La mossa è servita a mettere i 5 Stelle davanti al fatto compiuto, ma con la decisione di annunciare ad agosto la sua ricandidatura Virginia Raggi ha spiazzato anche il Pd. Che ha in Roma il punto (più) debole della strategia di Zingaretti. Impossibile infatti sostenere la linea dell’alleanza strategica con i 5 Stelle nella città dove l’amministrazione grillina affonda. E più affonda più attacca il Pd, anzi direttamente Zingaretti nel suo ruolo di presidente della regione.

E allora i democratici reagiscono all’accelerazione della sindaca cercando di rinviare il problema. Almeno a dopo le regionali e a dopo la resa dei conti nei 5 Stelle. Quando, Zingaretti si augura, dovranno capire anche loro che non c’è alternativa a un patto di lungo periodo. Ma intanto a Roma che si fa? Si aspetta.

PRIMA LE REGIONALI e il referendum e nel frattempo caccia a un nome importante che possa risolvere con la sua autorevolezza tutti i problemi, innanzitutto la costruzione della coalizione. Ma quel nome non c’è, perché tutti quelli che sono stati fatti circolare hanno gentilmente declinato: Sassoli, Gualtieri, da ultimo Enrico Letta che ieri ha cortesemente ricordato di non essere interessato e di essere di Pisa.

Il «macigno» Virginia, «il peggior sindaco degli ultimi decenni» secondo il gruppo dirigente del Pd che le preferisce addirittura Alemanno, rovina i piani anche in vista del secondo turno. Perché è quello l’obiettivo massimo dei dem in città, consapevoli di dover affrontare una destra sovranista molto forte e oltretutto assai radicata in città.

Se non sarà Giorgia Meloni la candidata, visto che la sua aspirazione è quella di guidare tutto il centrodestra nazionale, il campione dell’alleanza Lega-Fdi-Forza Italia dovrebbe verosimilmente venire dal suo partito. Per un ballottaggio che già si presenta assai impervio per il candidato del Pd, visto che è difficile immaginare che Virginia Raggi possa mai fare un appello al voto per i dem o che gli elettori dei 5 Stelle al suo seguito possano convergere sul candidato di Zingaretti. L’alleanza giallo-rossa per il governo è probabile che sarà ancora in piedi la prossima primavera, quando si voterà per le comunali, ma malgrado ciò i due «alleati» principali sono destinati a scontrarsi nella Capitale. Rischiando di favorire proprio i successori di Alemanno.

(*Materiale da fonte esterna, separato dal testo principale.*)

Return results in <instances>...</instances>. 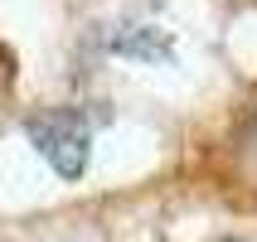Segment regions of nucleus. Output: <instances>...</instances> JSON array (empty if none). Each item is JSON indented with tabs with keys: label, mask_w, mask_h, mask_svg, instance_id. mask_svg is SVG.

CONTRO L’ATTENDISMO di Zingaretti si muovono alcune correnti nel Pd. Gli ex renziani di Base riformista ieri hanno chiesto di stabilire al più presto la data delle primarie. E per le primarie lavora un fronte al confine sinistro del Pd, rappresentato dall’europarlamentare Massimiliano Smeriglio e da Liberare Roma, la sigla che ha come punto di riferimento il presidente del’VIII municipio Amedeo Ciaccheri. Primarie alle quali potrebbe candidarsi la senatrice Pd Monica Cirinnà, autrice della legge sulle unioni civili ma anche ex amministratrice in città nelle giunte di Rutelli e Veltroni.

Niente accordi con il Pd è invece la prospettiva di Roma Ventuno, la «coalizione sociale» lanciata dal deputato di LeU Stefano Fassina. Che rivolge subito un secco no alla ricandidatura di Raggi, ma dice no «anche ai nostalgici del centrosinistra, già asfaltato dai 5 Stelle». «Il Pd faccia attenzione – dice Fassina – perché invocare la liberazione della città da Raggi è pericoloso se non si ha consapevolezza che i romani quattro anni fa hanno votato in massa per lei proprio per liberarsi di quelli che c’erano prima».

Critica la strategia attendista di Zingaretti anche Riccardo Magi, deputato radicale di +Europa ed ex consigliere comunale a Roma, lui stesso tra i possibili candidati di primarie allargate. «È già tardi – dice Magi – a un anno dal voto anziché parlare di Virginia Raggi si sarebbe potuto e dovuto parlare delle primarie del fronte riformatore e progressista. Diciamo la verità, l’annuncio della sindaca è anche frutto dell’attendismo, della mancanza di iniziativa e del vuoto tatticismo del Pd».